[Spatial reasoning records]
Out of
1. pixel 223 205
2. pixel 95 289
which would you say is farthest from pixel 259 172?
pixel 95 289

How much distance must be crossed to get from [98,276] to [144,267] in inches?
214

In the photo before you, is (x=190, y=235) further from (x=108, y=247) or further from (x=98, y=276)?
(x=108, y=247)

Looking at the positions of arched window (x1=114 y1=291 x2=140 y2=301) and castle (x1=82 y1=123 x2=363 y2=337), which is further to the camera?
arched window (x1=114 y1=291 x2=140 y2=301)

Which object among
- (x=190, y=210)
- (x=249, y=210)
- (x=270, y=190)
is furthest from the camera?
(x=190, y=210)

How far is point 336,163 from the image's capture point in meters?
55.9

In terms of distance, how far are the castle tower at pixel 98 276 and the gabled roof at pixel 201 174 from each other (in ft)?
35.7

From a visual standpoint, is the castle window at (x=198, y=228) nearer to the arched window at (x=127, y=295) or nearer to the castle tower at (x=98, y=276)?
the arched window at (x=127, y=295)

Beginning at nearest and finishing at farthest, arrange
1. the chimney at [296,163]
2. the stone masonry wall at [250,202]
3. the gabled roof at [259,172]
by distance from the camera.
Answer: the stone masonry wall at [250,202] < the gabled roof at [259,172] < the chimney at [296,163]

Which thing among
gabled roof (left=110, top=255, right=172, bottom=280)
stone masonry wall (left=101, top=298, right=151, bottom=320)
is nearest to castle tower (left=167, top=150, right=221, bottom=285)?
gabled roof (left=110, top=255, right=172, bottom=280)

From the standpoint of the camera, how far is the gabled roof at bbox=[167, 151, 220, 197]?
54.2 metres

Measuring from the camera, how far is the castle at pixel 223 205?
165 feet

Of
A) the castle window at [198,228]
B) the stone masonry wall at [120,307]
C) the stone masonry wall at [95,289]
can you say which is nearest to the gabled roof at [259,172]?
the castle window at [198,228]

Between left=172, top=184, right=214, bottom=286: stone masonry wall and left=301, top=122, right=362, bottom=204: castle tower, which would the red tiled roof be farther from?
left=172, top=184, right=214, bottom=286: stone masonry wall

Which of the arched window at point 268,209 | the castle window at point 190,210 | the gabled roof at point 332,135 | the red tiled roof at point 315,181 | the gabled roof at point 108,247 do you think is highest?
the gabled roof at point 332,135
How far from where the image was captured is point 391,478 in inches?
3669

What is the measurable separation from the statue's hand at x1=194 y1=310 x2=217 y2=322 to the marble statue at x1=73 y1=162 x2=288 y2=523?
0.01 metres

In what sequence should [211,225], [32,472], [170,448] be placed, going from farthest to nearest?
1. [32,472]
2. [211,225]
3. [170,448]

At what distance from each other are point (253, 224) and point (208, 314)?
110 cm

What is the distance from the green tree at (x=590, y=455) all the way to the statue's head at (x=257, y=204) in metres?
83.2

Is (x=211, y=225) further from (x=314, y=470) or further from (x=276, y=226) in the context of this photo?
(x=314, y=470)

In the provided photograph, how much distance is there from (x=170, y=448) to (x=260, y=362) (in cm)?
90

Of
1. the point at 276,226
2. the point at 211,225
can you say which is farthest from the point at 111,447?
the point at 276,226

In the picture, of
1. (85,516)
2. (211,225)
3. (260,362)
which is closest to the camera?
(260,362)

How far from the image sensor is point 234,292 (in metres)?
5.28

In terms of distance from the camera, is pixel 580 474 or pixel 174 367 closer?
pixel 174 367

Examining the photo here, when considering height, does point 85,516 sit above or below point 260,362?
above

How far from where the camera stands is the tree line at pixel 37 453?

EXERCISE DETAILS :: Reproduce all of the material above, changing every instance of "castle tower" to "stone tower" and leaving everything else unchanged.

SOLUTION TO THE PROBLEM ::
Out of
1. pixel 223 205
2. pixel 95 289
which would you say is farthest from pixel 259 172?
pixel 95 289

How much distance must be crossed to get from [98,276] to [144,267] in inches?
214

In the photo before you, is (x=190, y=235) further from (x=108, y=247) or further from (x=98, y=276)?
(x=108, y=247)

Looking at the positions of arched window (x1=114 y1=291 x2=140 y2=301) and castle (x1=82 y1=123 x2=363 y2=337), which is further to the camera?
arched window (x1=114 y1=291 x2=140 y2=301)

Which object among
- (x=190, y=210)
- (x=249, y=210)
- (x=270, y=190)
is furthest from the camera?
(x=190, y=210)

How far is point 336,163 from the image's capture point in meters?
55.9

In terms of distance, how far are the stone tower at pixel 98 276 and the gabled roof at pixel 201 174 from each other (in ft)?
35.7

From a visual standpoint, is the castle window at (x=198, y=228) nearer to the arched window at (x=127, y=295) or nearer to the stone tower at (x=98, y=276)?
the arched window at (x=127, y=295)

Beginning at nearest and finishing at farthest, arrange
1. the chimney at [296,163]
2. the stone masonry wall at [250,202]
3. the gabled roof at [259,172]
by distance from the camera.
Answer: the stone masonry wall at [250,202] < the gabled roof at [259,172] < the chimney at [296,163]

Which thing among
gabled roof (left=110, top=255, right=172, bottom=280)
stone masonry wall (left=101, top=298, right=151, bottom=320)
is nearest to stone tower (left=167, top=150, right=221, bottom=285)?
gabled roof (left=110, top=255, right=172, bottom=280)

From the standpoint of the camera, how far is the gabled roof at bbox=[167, 151, 220, 197]?
54.2 metres

Measuring from the camera, how far is the castle at pixel 223 205?
165 feet

Of
A) the castle window at [198,228]
B) the stone masonry wall at [120,307]
C) the stone masonry wall at [95,289]
can you say which is nearest to the gabled roof at [259,172]?
the castle window at [198,228]

Between left=172, top=184, right=214, bottom=286: stone masonry wall and left=301, top=122, right=362, bottom=204: stone tower, which would the red tiled roof be farther from?
left=172, top=184, right=214, bottom=286: stone masonry wall

Which of the arched window at point 268,209 | the castle window at point 190,210 | the gabled roof at point 332,135 | the red tiled roof at point 315,181 | the gabled roof at point 108,247 do you think is highest?
the gabled roof at point 332,135
How far from where the image was captured is point 391,478 in inches?
3669

What is the measurable separation from the statue's hand at x1=194 y1=310 x2=217 y2=322 to the marble statue at x1=73 y1=162 x2=288 y2=523?
0.01 metres

In what sequence should [211,225], [32,472], [170,448] be placed, going from farthest to nearest?
1. [32,472]
2. [211,225]
3. [170,448]

At what distance from each other are point (253, 224) and point (208, 314)?
110 cm

What is the distance from the green tree at (x=590, y=455) all the way to the statue's head at (x=257, y=204) in metres?
83.2

Is (x=211, y=225) further from (x=314, y=470) or further from (x=276, y=226) in the context of this photo?
(x=314, y=470)

In the provided photograph, how much distance is there from (x=170, y=448) to (x=260, y=362) (in cm)?
90

Of
1. the point at 276,226
2. the point at 211,225
can you say which is farthest from the point at 111,447?
the point at 276,226

In the picture, of
1. (85,516)
2. (211,225)
3. (260,362)
which is closest to the camera?
(260,362)

How far from the image sensor is point 234,292 (in metres)?
5.28

In terms of distance from the camera, is pixel 580 474 or pixel 174 367 closer?
pixel 174 367

Examining the photo here, when considering height, does point 85,516 sit above or below point 260,362?
above

How far from where the camera stands is the tree line at pixel 37 453?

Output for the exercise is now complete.